[What is expected]
Reproduce verbatim the entries between the line containing "What is the distance of" and the line containing "7240 millimetres", inclusive, omitting the pictures from your reply.

====== Material for the task

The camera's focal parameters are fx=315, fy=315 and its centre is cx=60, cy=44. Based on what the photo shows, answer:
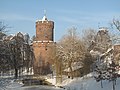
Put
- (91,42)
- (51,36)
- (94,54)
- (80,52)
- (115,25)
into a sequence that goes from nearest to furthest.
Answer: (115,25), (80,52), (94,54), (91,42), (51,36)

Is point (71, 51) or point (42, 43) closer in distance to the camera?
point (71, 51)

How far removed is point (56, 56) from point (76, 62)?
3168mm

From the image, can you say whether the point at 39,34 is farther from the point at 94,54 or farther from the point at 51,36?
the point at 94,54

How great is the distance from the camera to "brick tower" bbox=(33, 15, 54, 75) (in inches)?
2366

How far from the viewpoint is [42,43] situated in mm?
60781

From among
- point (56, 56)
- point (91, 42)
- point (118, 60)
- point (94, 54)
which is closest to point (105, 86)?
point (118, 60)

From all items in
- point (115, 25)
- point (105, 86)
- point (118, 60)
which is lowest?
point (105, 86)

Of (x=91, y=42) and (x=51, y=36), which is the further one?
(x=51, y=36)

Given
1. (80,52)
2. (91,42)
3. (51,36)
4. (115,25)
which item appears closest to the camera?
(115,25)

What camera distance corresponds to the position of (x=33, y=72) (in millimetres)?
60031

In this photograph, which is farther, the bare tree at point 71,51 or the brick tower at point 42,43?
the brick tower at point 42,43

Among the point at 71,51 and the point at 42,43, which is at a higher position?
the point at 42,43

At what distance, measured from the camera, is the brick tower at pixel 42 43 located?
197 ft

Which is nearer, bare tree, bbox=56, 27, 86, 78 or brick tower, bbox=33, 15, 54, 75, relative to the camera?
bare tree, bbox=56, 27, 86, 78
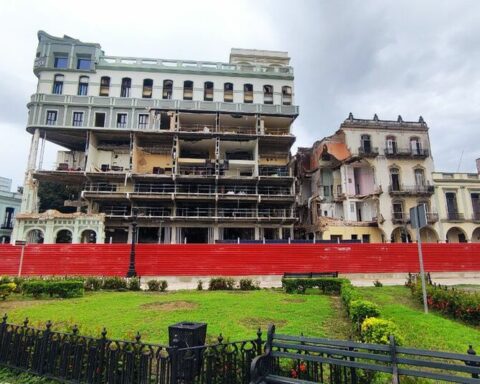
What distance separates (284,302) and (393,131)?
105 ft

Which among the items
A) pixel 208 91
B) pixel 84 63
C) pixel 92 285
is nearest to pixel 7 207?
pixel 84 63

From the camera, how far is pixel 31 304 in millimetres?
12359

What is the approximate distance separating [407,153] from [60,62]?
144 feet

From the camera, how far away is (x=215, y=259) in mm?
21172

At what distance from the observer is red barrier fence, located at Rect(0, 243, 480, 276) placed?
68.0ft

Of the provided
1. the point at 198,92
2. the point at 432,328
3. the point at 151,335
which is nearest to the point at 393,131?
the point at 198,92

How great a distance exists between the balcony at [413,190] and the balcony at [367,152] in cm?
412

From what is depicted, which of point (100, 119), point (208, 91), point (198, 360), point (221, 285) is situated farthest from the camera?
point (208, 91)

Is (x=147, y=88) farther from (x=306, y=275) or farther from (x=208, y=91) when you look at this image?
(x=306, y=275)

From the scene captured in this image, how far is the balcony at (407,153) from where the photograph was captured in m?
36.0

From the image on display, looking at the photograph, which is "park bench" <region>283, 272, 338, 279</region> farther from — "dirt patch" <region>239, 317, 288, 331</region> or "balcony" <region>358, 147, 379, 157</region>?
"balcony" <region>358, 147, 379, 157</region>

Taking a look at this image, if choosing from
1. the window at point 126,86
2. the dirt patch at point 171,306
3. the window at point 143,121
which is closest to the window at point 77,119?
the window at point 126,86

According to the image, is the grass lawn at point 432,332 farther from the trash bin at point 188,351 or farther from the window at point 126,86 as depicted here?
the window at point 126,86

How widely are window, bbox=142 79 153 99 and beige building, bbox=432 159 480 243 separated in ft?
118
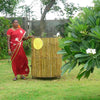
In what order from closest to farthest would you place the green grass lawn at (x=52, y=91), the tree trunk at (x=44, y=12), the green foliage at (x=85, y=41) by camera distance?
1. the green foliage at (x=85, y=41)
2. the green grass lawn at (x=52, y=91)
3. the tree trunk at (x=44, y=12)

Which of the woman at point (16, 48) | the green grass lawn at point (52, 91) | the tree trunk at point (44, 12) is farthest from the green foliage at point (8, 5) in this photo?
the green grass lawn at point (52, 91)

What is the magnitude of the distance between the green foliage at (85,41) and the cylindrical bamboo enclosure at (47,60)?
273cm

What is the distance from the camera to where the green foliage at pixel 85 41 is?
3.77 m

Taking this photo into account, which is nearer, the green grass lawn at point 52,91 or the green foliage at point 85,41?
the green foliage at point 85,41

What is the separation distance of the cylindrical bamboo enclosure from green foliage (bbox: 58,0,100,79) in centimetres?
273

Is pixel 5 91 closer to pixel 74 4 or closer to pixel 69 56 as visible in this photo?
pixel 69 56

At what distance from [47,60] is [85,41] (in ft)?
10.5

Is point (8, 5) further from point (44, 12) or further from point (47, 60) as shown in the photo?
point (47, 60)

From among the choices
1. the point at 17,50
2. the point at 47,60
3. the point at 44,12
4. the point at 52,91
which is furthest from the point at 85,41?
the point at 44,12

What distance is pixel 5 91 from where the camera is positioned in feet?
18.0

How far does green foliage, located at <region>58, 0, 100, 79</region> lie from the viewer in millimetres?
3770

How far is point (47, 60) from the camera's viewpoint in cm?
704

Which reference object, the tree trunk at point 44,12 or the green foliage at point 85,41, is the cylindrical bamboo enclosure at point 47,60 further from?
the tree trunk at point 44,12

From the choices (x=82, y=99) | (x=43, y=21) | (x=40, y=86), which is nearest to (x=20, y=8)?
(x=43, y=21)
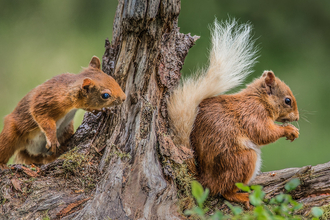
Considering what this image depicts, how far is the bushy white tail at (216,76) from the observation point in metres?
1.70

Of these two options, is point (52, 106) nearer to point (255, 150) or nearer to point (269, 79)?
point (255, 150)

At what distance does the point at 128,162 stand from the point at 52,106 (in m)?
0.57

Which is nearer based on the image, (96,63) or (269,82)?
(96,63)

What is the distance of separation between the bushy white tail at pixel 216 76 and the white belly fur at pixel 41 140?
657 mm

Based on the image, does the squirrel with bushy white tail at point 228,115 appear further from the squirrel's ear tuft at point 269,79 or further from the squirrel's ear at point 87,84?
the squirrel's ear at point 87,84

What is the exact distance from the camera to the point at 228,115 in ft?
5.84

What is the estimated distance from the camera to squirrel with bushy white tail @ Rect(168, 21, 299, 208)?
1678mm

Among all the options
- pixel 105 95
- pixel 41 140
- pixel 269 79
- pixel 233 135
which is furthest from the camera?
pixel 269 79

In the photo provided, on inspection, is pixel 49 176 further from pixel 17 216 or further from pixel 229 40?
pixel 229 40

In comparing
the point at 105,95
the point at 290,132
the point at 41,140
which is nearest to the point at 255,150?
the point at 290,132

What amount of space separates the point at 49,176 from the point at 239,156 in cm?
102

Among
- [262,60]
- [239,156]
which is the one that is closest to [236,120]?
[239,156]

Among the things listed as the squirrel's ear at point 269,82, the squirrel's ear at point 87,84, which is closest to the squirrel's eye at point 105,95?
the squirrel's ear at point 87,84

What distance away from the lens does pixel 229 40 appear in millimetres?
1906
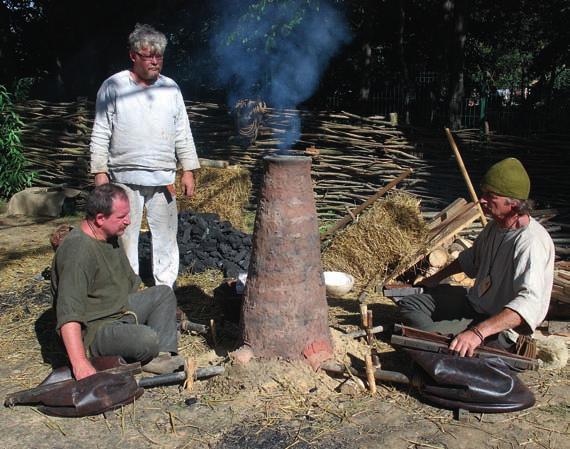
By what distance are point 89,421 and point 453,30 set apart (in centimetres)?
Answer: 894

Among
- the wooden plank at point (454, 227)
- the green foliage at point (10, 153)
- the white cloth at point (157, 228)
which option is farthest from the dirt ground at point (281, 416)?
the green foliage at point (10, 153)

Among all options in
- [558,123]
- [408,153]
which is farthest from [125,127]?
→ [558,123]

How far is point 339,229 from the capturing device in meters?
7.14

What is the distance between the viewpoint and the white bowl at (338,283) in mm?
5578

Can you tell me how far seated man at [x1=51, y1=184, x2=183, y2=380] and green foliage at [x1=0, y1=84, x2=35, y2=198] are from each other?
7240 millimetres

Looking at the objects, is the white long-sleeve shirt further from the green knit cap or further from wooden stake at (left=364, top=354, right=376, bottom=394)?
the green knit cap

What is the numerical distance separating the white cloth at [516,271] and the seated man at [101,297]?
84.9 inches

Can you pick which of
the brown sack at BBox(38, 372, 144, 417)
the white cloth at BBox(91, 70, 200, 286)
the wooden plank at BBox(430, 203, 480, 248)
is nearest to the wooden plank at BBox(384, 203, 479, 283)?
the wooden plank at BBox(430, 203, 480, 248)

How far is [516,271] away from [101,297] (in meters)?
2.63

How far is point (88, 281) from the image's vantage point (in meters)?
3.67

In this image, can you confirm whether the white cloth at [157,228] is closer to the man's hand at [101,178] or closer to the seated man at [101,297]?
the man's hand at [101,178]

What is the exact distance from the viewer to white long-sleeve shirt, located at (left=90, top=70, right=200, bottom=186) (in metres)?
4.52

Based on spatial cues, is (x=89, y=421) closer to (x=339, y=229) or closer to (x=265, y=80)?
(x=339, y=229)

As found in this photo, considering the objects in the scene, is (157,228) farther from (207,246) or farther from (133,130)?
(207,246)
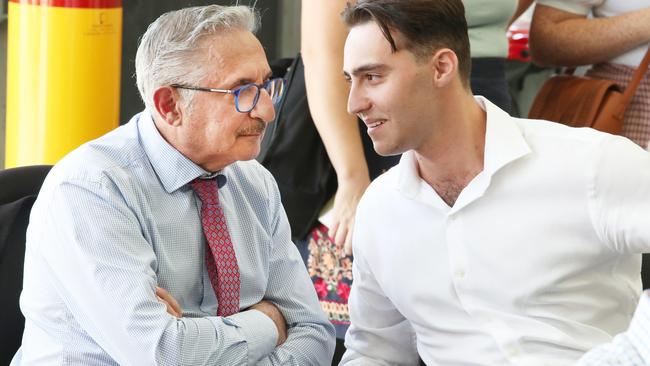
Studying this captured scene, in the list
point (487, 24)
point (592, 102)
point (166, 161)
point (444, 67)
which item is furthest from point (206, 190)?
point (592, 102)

============

[Task answer]
What is the distance of separation between the bushy white tail at pixel 216 76 and the white belly fur at pixel 41 140?
657 mm

Based on the image, does the squirrel with bushy white tail at point 228,115 appear further from the squirrel's ear tuft at point 269,79 or further from the squirrel's ear at point 87,84?
the squirrel's ear at point 87,84

What is the exact distance from the camera to the point at 228,115 in ft?
5.84

What is the estimated distance from the camera to squirrel with bushy white tail @ Rect(168, 21, 299, 208)?
1678mm

Among all the options
- pixel 105 95
- pixel 41 140
- pixel 269 79
- pixel 233 135
which is furthest from the camera?
pixel 269 79

In the photo provided, on inspection, is pixel 49 176 further from pixel 17 216 or further from pixel 229 40?
pixel 229 40

In comparing
the point at 105,95
the point at 290,132
the point at 41,140
which is nearest to the point at 255,150?
the point at 290,132

What amount of space separates the point at 49,176 from the point at 239,156 in cm?
102

Among
- [262,60]
- [239,156]
which is the one that is closest to [236,120]?
[239,156]

Among the things listed as the squirrel's ear at point 269,82, the squirrel's ear at point 87,84, which is closest to the squirrel's eye at point 105,95?
the squirrel's ear at point 87,84

What distance away from the lens does pixel 229 40 appear in millimetres?
1906
By what distance are point 89,421 and point 453,30 set apart (in centimetres)?
Answer: 894

Among
- the wooden plank at point (454, 227)
- the green foliage at point (10, 153)
- the white cloth at point (157, 228)
which option is farthest from the dirt ground at point (281, 416)?
the green foliage at point (10, 153)

Among all options in
- [558,123]
- [408,153]
which is farthest from [125,127]?
→ [558,123]

How far is point 339,229 from the capturing device in meters?
7.14

What is the distance between the viewpoint and the white bowl at (338,283) in mm?
5578

Can you tell me how far seated man at [x1=51, y1=184, x2=183, y2=380] and green foliage at [x1=0, y1=84, x2=35, y2=198] are from each other?
7240 millimetres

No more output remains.